# Page text
▶

In the case of chorus, we'll eliminate the feedback. The same algorithm can be used, by setting the 'feedback' variable to cero, at the expense of a couple of CPU cycles.
The sweep signal for a chorus could be a sine, implemented by a table lookup, or, yet better, the exponential signal, which produces the best chorus sound I've ever heard.
Pitch shift: This is implemented as a chorus, sweeping through the defined delay width and restarting once the limits are reached (no sweep back). To minimize the phase jump at the sweep restart, a second pointer is often used, in quadrature with the former, and both pointer´s data are cross-faded together with some interpolation method.
As it has been told before, the sweep slope gives the pitch shift amount, and so it is calculated as it was explained.
Another possibility is to determine the signal zero crossing period (autocorrelation, buffer inspection), and perform the sweep between zero crossings, in order to avoid the abrupt phase jump.
Up to now, I haven't succesfully built none of these systems. Being the first one the easiest, I can't get a pleasing effect with some signals.
Compressors/limiters, downward expanders and noise-gates.: I haven't tried this system yet, so what follows is a theoretical development based on another theoretical development.
If you take the time to read the general considerations we'll clarify some points first.
We'll try to implement the basic building blocks with DSP. We'll take the input signal and find its mean/RMS/peak value; depending on the compressor response needed. A limiter might probably respond to a peak value, in order for the signal to exceed certain value. A sustain effect compressor might need to respond to mean/RMS value, not to make too flat the normal attack peaks the signal has (a guitar for example). To find these values, we'll set an integration period, during which we'll extract the needed value. It is important to notice that we need the system to act upon a signal value weighted on a time interval (attack time); after this threshold is exceeded, we'll consider that the signal is back on the other side (lower than the threshold) once another period is elapsed (release time). Should we act on a sample by sample basis, we'll end up transforming the signal's shape instead of its amplitude.

◀

# Stated problem
The audio effects text names the kinds of signal value a compressor might measure from its input. List them all.

# Data excerpts
▶

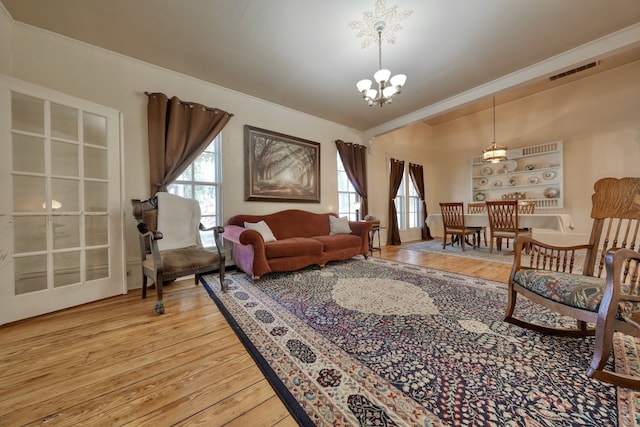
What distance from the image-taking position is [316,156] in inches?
167

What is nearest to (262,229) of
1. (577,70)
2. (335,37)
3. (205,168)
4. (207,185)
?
(207,185)

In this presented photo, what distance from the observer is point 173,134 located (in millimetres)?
2738

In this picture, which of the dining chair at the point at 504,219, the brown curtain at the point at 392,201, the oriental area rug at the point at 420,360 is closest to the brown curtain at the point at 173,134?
the oriental area rug at the point at 420,360

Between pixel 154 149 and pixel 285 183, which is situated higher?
pixel 154 149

◀

# Reply to the task
Mean, RMS, peak